L’utilisation de certaines mélodies en est la cause. Autant le groupe se montre de très haut niveau structurellement et techniquement, autant ce répertoire mélodique châtoyant, voire naïf par moment, pousse parfois à faire la grimace. Un exemple : Vers le final de Tragical End, alors que la frénésie instrumentale atteint son apogée, cette petite mélodie à deux balles ( bâclée? ) vient s’incruster dans le monument, telle un goût de barbe à papa sur un steak saignant, une faiblesse soudaine pour le morceau et un joli cassage de gueule pour l’auditeur.
Un metal à la saveur d’un bonbon sucré est infect et vu les nouvelles aspirations plus doucereuses du groupe, je m’y attendais un peu. Pourtant ils ont tout fait pour nous en préserver, mais la maîtrise de l’harmonie mélodique moins affinée que le reste ne sauve pas les meubles de certaines fuites de guimauve peu agréables. Et là, Hell On Earth se fait légèrement regretter, rappelant que le groupe était tout à fait capable d’exceller dans ce domaine.

Dommage. Le disque aurait pu monter encore plus haut dans mon estime. Magnifiant la démarche de ces artistes ne se prenant que très peu au sérieux et leur désinvolture face à certaines règles de « bienséance » de la scène, Killing Process s’impose sans peine comme une oeuvre divinement bien ficelée et finalement originale. Quand je vous disais qu’il n’y en avait pas deux comme ça… J’avais raison, non?

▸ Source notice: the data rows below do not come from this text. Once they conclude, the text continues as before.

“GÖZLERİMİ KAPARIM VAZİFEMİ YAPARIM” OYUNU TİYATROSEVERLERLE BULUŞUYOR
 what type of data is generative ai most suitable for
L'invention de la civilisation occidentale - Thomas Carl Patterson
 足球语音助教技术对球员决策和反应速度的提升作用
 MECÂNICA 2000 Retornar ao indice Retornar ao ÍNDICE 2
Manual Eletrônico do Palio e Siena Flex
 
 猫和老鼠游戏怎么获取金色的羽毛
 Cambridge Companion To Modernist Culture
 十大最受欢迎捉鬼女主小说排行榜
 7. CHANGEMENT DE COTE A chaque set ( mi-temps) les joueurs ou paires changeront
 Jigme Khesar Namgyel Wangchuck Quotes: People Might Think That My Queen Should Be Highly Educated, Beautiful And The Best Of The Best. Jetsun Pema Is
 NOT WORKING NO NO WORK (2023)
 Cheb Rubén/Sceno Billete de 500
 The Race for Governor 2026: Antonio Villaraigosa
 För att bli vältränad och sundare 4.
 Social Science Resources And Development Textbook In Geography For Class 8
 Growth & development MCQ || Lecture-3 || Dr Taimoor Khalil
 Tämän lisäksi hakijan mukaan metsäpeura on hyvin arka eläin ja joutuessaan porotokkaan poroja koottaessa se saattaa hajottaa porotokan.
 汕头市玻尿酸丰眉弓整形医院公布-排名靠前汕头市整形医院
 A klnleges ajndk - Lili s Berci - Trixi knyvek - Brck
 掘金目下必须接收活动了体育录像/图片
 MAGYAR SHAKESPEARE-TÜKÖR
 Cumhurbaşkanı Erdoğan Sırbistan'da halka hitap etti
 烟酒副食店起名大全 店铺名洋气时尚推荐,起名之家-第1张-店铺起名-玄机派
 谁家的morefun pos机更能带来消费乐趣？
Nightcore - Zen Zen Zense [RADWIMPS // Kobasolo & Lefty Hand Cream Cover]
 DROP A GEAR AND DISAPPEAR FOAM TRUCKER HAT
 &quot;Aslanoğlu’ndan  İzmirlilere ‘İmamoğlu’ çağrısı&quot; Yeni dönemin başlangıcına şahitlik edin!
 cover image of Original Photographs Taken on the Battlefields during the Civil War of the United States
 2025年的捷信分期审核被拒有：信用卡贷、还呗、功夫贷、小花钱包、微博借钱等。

Archevil (www.spirit-of-metal.com).

Pour ma part, j’apprécie tous les albums de Carcariass, groupe que j’avais découvert à l’occasion de ce Killing Process, largement promu par Christian et de son label Adipocere. Personnellement, je trouve les nombreuses plages instrumentales de Killing Process très agréables à écouter, changeant des formations qui utilisent le chant à outrance, au détriment de l’expression même de la musique. Carcariass est groupe original, décalé aussi dans le temps, évoluant sans pression, ni prétention, laissant justement transparaitre beaucoup de plaisir dans l’interprétation de ses morceaux, sans s’imposer de limite particulière. C’est un des groupes qui se bonifie indéniablement avec le temps. Fabien.